Warren Chanof the University of Toronto poses with samples of quantum dots at a lab in Toronto. Chan custom designs tiny particles that glow red, blue or yellow and one day could be used instead of radioactive isotopes to help doctors determine if a patient's cancer has spread.Deborah Baic/The Globe and Mail
Warren Chan custom designs tiny particles that glow red, blue or yellow. One day, they could be used instead of radioactive isotopes to help doctors learn what is happening inside a patient's body.
It is a little like making Kool-Aid, says the researcher at the Institute of Biomaterials and Biomedical Engineering at the University of Toronto. You need $50,000 worth of lab equipment and a technician trained in synthetic chemistry. What you don't need is a nuclear reactor like the one recently shut down in Chalk River, Ont., leading to a shortage of isotopes used in heart, bone and cardiac scans.
Dr. Chan's work on particles known as quantum dots is at an early stage and many fundamental questions - including whether they are safe - still have to be answered. But like many in his field, Dr. Chan says that nanoscience - which involves building things atom by atom, molecule by molecule - could offer new approaches to medical imaging.
It isn't a short-term solution; the work won't be a quick fix for hospitals trying to round up enough isotopes for various procedures.
But the first magnetic nanoparticles are now being evaluated by the Food and Drug Administration for their use in contrast agents in medical imaging, he says. In the years to come, tiny custom-built probes and perhaps entirely new types of imagers could supplement, or perhaps even replace, current techniques that rely on isotopes, says Dr. Chan, who holds a Canada Research Chair in biotechnology.
Scientists can engineer particles under 100 nanometres that have optical, electrical and magnetic properties related to their size and shape. (A nanometre is a billionth of a metre, and is the unit scientists use to measure viruses.) Depending on their size, Dr. Chan's particles glow in different colours when they are excited by a laser. This is a useful property for diagnostic imaging, and could help doctors learn more about the causes of a disease at the molecular level.
They shimmer and blink under a microscope, and in theory can be designed to attach themselves to various molecules in the body - for example, a protein produced in unusually large quantities by cancerous cells at a late stage in the disease.
He now uses an optical imager designed for small animals to study the quantum dots in the bodies of laboratory animals. One day, there may be a similar scanner for patients, he says, or a multi-modal imager that would combine different technologies.
◆ ◆ ◆ ◆
:: Instructions ::
A. According to the quantum dots article, what position does Dr. Chan hold?
B. In the quantum dots article, retype the stretch from "Scientists can engineer" through "the molecular level.".
The saved data entries have no connection to the quantum dots article.

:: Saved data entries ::
◆ ◆ ◆ ◆
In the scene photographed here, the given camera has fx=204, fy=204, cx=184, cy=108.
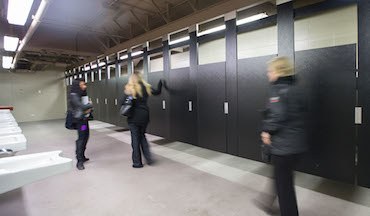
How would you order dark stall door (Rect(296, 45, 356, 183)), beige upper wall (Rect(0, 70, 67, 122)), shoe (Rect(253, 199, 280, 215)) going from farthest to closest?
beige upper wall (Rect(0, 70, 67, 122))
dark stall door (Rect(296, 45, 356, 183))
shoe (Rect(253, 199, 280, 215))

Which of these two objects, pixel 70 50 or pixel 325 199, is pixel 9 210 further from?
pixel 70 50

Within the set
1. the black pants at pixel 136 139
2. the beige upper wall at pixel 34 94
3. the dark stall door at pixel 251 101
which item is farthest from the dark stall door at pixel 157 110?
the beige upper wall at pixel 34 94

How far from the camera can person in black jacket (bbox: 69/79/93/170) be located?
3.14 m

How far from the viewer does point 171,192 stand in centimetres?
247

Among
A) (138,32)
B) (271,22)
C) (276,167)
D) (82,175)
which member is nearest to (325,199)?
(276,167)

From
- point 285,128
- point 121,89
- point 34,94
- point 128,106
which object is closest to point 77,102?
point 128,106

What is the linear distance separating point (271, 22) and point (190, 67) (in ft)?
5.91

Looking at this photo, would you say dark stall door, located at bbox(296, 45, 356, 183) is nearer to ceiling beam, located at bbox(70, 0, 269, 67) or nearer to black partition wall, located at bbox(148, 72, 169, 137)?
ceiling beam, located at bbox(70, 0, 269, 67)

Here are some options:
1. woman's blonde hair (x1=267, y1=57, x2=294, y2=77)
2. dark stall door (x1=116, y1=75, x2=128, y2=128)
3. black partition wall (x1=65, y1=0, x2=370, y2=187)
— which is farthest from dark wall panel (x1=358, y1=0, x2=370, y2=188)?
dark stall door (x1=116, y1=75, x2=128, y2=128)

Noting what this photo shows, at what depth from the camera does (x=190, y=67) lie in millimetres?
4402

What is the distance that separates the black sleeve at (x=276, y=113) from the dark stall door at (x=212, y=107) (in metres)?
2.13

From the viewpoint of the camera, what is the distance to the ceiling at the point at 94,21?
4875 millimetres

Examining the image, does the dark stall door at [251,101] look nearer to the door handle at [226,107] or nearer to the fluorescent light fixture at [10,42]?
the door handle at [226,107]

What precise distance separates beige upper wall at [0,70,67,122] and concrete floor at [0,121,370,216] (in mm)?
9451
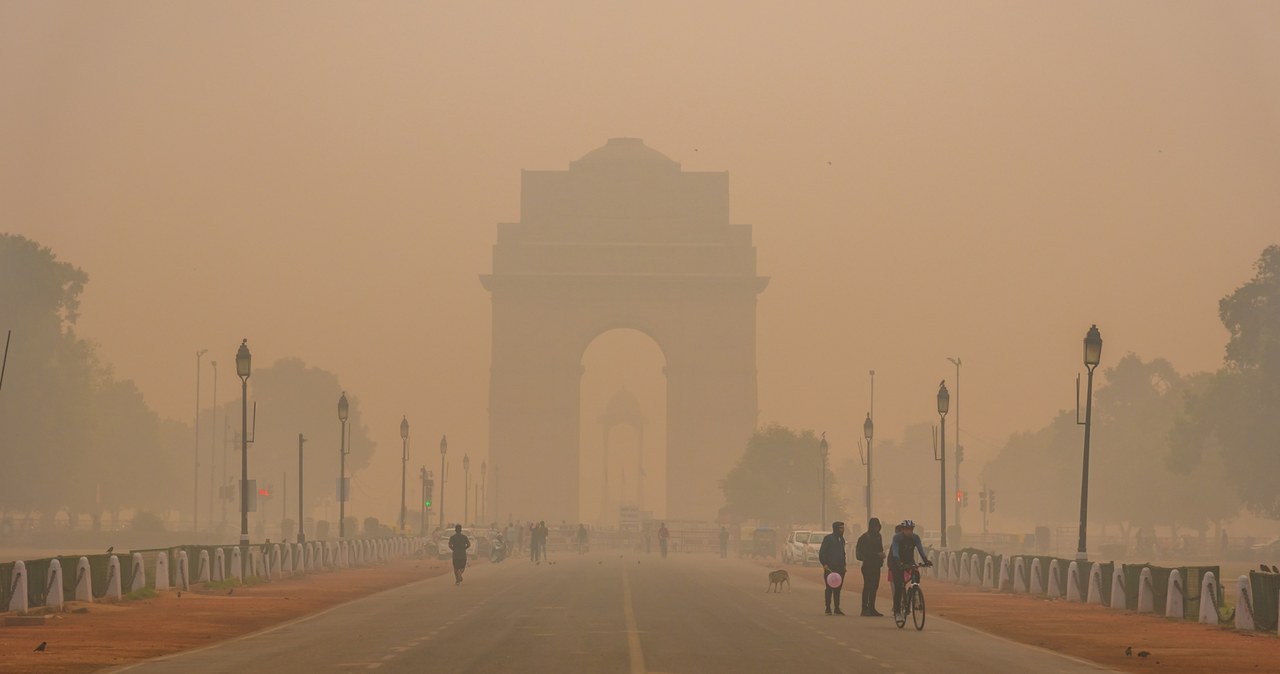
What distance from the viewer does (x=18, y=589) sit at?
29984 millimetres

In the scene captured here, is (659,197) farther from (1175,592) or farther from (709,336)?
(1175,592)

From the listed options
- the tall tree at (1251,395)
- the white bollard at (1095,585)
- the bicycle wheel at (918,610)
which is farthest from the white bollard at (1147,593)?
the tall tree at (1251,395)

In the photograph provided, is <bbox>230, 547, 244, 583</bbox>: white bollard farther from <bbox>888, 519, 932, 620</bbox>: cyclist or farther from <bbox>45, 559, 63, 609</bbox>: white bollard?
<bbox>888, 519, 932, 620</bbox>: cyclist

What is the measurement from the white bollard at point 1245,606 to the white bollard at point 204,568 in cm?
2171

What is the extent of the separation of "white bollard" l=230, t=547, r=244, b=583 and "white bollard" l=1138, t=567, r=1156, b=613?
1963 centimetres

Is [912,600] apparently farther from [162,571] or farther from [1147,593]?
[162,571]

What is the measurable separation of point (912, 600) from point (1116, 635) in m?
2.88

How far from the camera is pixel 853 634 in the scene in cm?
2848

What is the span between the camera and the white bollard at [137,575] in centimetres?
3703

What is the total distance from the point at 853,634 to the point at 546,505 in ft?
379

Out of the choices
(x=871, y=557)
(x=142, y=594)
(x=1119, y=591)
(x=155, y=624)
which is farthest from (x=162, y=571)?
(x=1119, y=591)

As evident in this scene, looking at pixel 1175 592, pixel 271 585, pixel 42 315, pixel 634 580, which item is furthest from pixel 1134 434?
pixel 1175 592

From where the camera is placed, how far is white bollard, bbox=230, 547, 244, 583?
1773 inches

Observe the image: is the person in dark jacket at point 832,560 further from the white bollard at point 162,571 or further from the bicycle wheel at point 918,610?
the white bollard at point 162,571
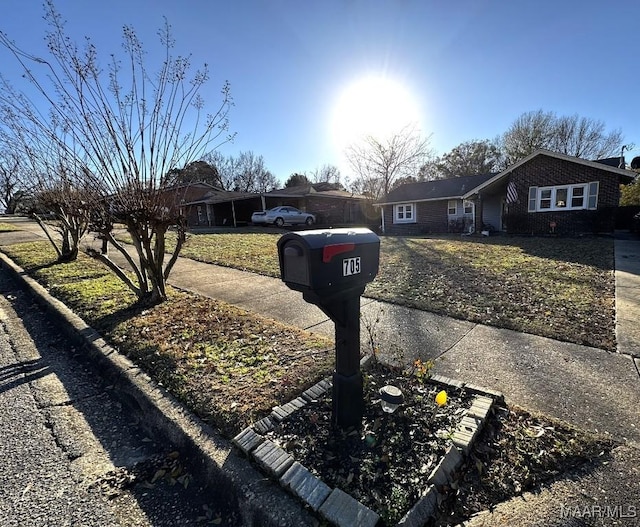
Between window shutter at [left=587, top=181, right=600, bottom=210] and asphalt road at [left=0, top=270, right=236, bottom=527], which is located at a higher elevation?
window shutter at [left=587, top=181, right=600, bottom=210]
◆ ◆ ◆ ◆
:: List of answers ::
A. He holds a Canada Research Chair in biotechnology.

B.
Scientists can engineer particles under 100 nanometres that have optical, electrical and magnetic properties related to their size and shape. (A nanometre is a billionth of a metre, and is the unit scientists use to measure viruses.) Depending on their size, Dr. Chan's particles glow in different colours when they are excited by a laser. This is a useful property for diagnostic imaging, and could help doctors learn more about the causes of a disease at the molecular level.